OK, let's take care of he easy part first.
Any time you see a log entry for Default_Access_Rule, that means that you have received traffic which violated an access rule. In normal circumstances, you don't need to manually create or adjust access rules, the automatic access rules allow traffic matching your interface networks, which is usually all you need. In this case since the destination interface and network look like they make sense (but check my work, I can't see everything, you can), I have to ask does y.y.y.152 match your LAN or any of your interface IPs? The most usual reason to see these log entries is because you are trying to use the same network on multiple interfaces, are you?
Now, for failover (which is distinct from load balancing [I assume that is what all the LBs mean]), you are going to need to manually create all your default routes (routes to all-nets), and ensure they have monitoring enabled with settings that make sense. Assuming your IP Rules are good, monitoring is all you need to do for failover.
For load balancing, the process is very similar, but there are some gotchas to look after. Load balancing only works on routing tables that have multiple routes with the same destination, and metric. In other words, any routing tables which you wish to load balance need to have all their default routes on the same metric. After that is squared away, create a load balancing instance (and trust me when I say that happy endings happen almost exclusively with the load balance method of "destination").
For simple failover or load balancing, those paragraphs are all you need on the routing side, the policy (IP Rule) side is fairly intuitive, but make sure what you have makes sense.

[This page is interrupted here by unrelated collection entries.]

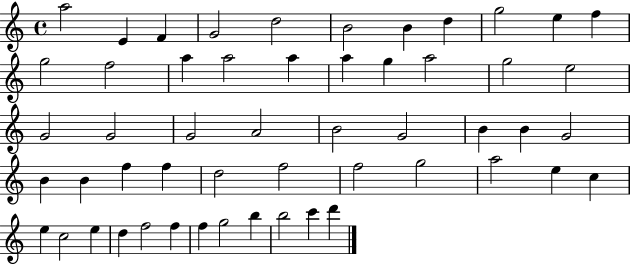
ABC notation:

X:1
T:Untitled
M:4/4
L:1/4
K:C
a2 E F G2 d2 B2 B d g2 e f g2 f2 a a2 a a g a2 g2 e2 G2 G2 G2 A2 B2 G2 B B G2 B B f f d2 f2 f2 g2 a2 e c e c2 e d f2 f f g2 b b2 c' d'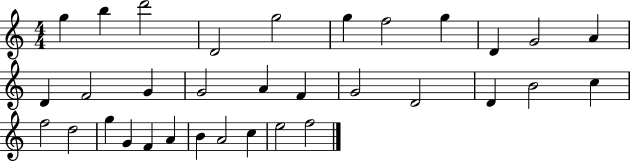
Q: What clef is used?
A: treble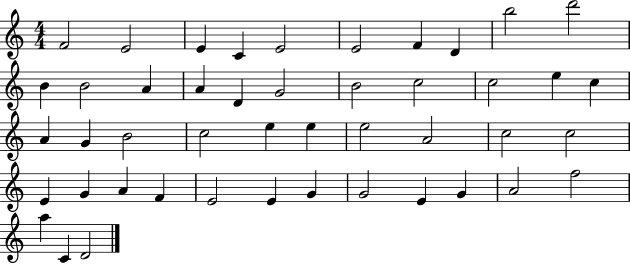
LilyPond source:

{
  \clef treble
  \numericTimeSignature
  \time 4/4
  \key c \major
  f'2 e'2 | e'4 c'4 e'2 | e'2 f'4 d'4 | b''2 d'''2 | \break b'4 b'2 a'4 | a'4 d'4 g'2 | b'2 c''2 | c''2 e''4 c''4 | \break a'4 g'4 b'2 | c''2 e''4 e''4 | e''2 a'2 | c''2 c''2 | \break e'4 g'4 a'4 f'4 | e'2 e'4 g'4 | g'2 e'4 g'4 | a'2 f''2 | \break a''4 c'4 d'2 | \bar "|."
}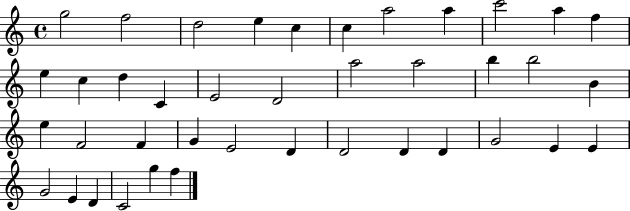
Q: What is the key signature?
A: C major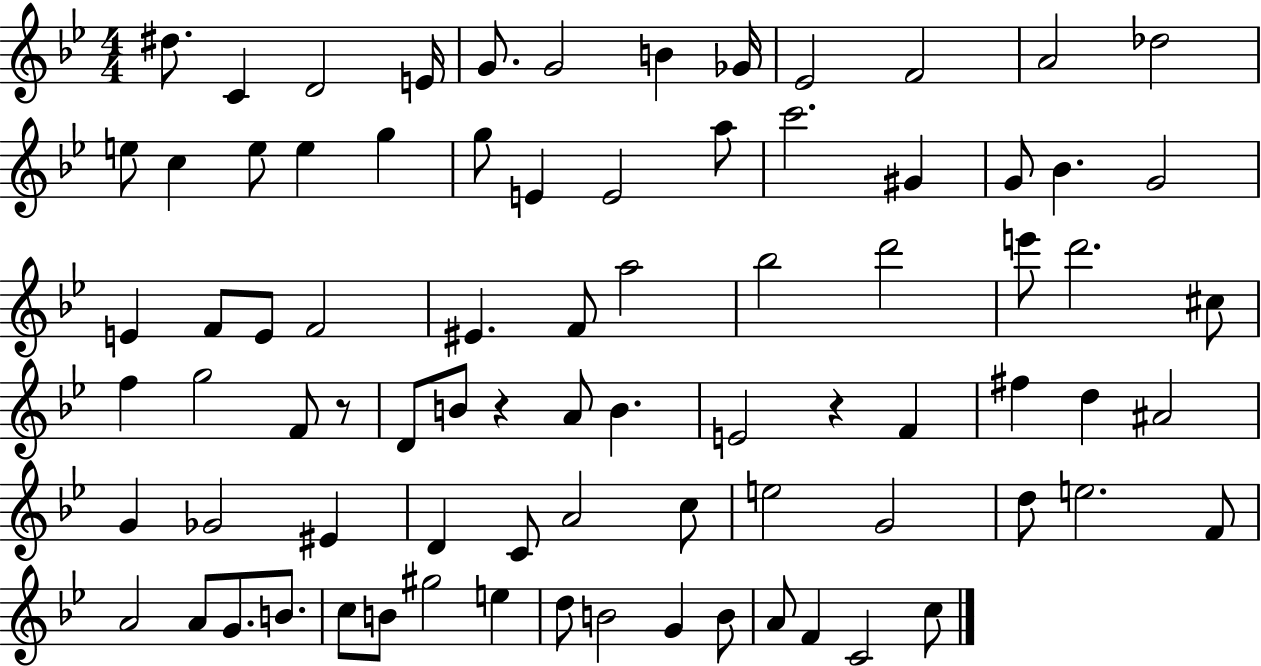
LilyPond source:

{
  \clef treble
  \numericTimeSignature
  \time 4/4
  \key bes \major
  \repeat volta 2 { dis''8. c'4 d'2 e'16 | g'8. g'2 b'4 ges'16 | ees'2 f'2 | a'2 des''2 | \break e''8 c''4 e''8 e''4 g''4 | g''8 e'4 e'2 a''8 | c'''2. gis'4 | g'8 bes'4. g'2 | \break e'4 f'8 e'8 f'2 | eis'4. f'8 a''2 | bes''2 d'''2 | e'''8 d'''2. cis''8 | \break f''4 g''2 f'8 r8 | d'8 b'8 r4 a'8 b'4. | e'2 r4 f'4 | fis''4 d''4 ais'2 | \break g'4 ges'2 eis'4 | d'4 c'8 a'2 c''8 | e''2 g'2 | d''8 e''2. f'8 | \break a'2 a'8 g'8. b'8. | c''8 b'8 gis''2 e''4 | d''8 b'2 g'4 b'8 | a'8 f'4 c'2 c''8 | \break } \bar "|."
}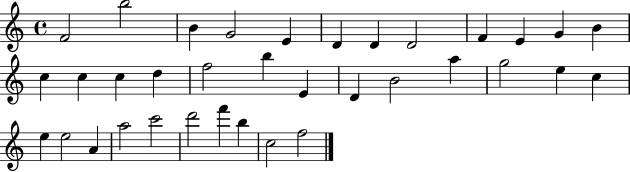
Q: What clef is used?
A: treble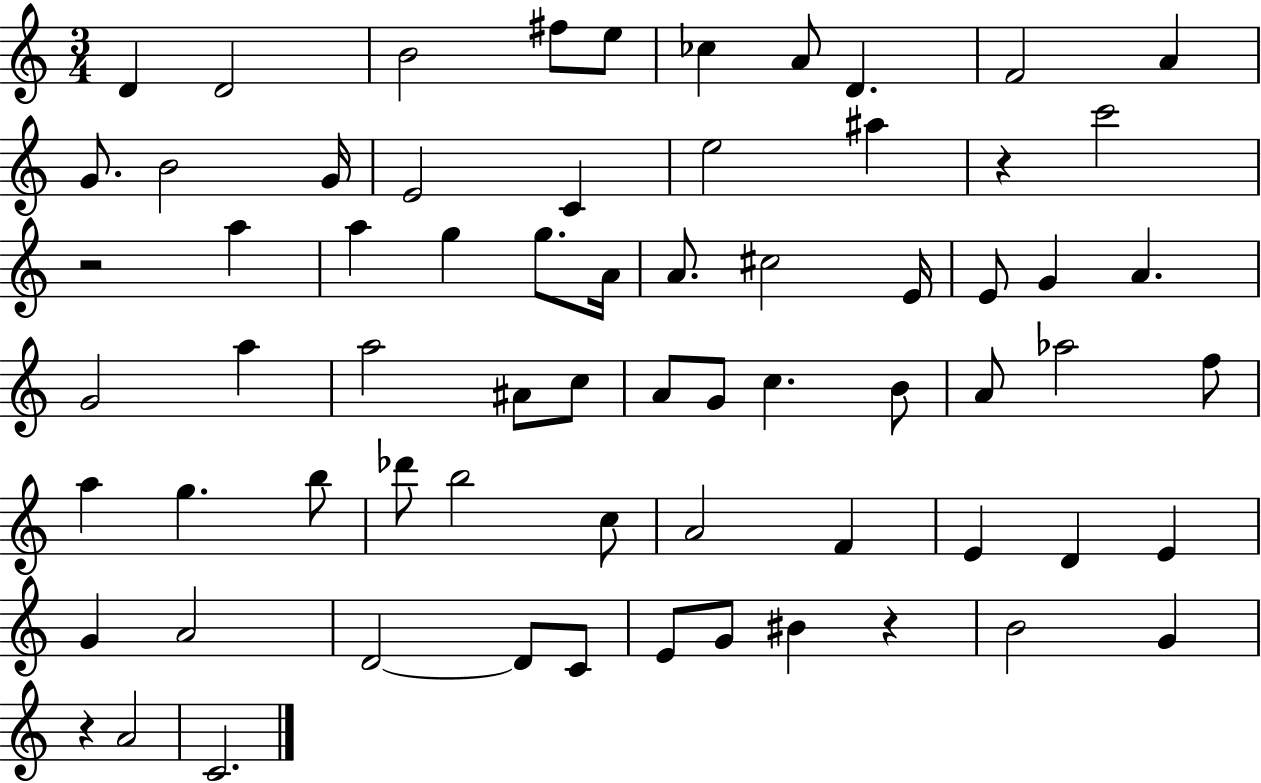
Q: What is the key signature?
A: C major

Get failover or balancing working before you make things more complicated by adding a routing table and routing rules for particular traffic classes, by themselves neither failover nor balancing require additional routing tables. Once you are ready for a second routing table, try to keep it to just the one additional table, if you think about it, you only have 2 paths to route, you should only need 2 tables to hold those paths.
If we need to go any further with routing troubleshooting, you should always use the current routing table from status->routes, as it will show you what the DFL is currently using to route (including things like dynamically added routes and route monitoring).